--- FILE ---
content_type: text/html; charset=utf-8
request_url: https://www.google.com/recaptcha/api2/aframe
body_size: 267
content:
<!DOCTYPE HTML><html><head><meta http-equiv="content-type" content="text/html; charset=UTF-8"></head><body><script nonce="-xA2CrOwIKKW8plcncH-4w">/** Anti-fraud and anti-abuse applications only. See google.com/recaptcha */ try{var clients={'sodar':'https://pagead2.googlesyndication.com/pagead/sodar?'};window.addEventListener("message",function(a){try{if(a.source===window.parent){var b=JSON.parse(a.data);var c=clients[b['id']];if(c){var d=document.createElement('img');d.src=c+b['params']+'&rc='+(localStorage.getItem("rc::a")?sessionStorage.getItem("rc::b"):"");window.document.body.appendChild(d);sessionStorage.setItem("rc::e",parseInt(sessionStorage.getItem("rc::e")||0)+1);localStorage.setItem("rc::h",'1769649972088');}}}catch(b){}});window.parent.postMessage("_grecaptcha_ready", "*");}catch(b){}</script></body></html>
- - -
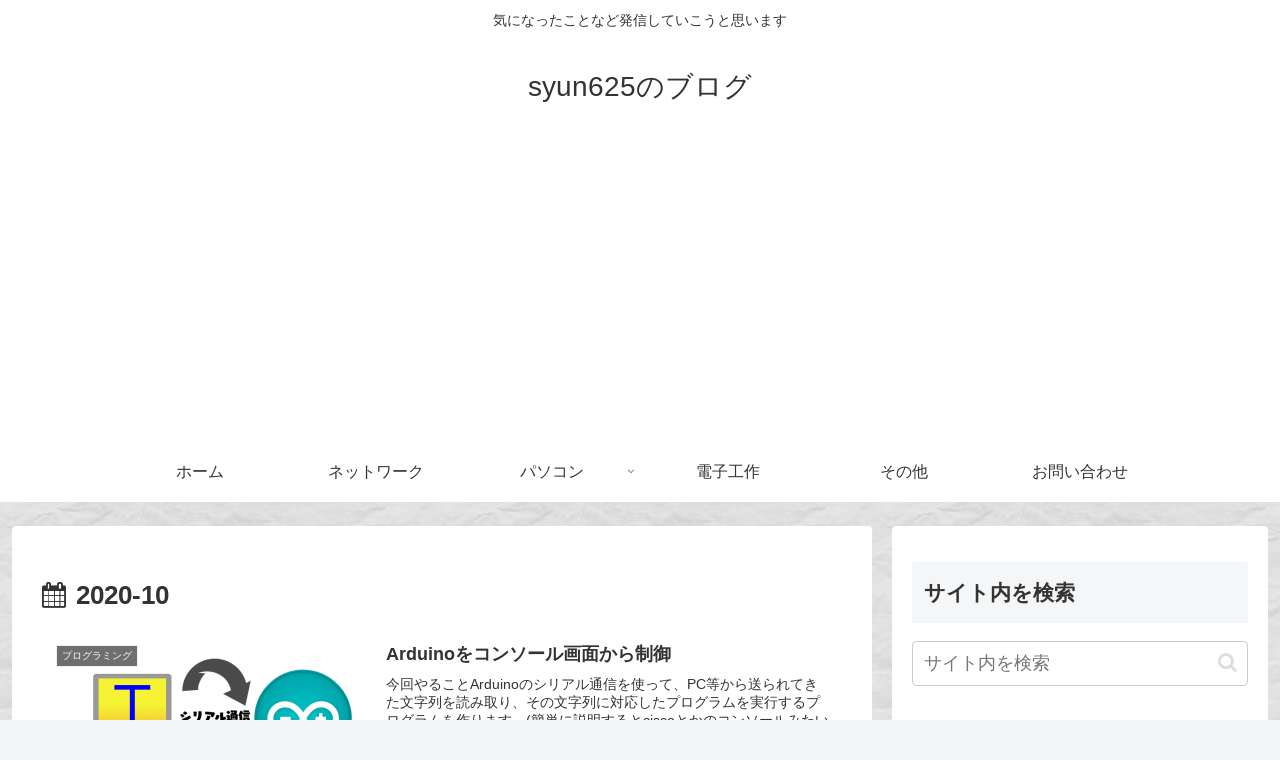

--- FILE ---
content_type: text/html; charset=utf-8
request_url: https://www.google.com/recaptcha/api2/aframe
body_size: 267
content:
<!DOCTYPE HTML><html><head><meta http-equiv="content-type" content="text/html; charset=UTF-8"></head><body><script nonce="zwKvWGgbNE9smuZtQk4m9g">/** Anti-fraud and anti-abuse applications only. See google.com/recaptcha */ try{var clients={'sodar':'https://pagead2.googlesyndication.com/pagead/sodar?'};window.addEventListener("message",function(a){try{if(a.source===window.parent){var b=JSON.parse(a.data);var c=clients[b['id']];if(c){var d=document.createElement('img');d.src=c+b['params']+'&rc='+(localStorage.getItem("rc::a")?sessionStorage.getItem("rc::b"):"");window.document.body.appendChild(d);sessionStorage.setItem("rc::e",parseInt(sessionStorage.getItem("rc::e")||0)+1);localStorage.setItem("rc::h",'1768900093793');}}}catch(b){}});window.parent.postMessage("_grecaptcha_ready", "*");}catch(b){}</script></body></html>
- - -
Task goal - Go through the entries line by line and count those with "DOCTYPE". Give only the count.

Reply - 2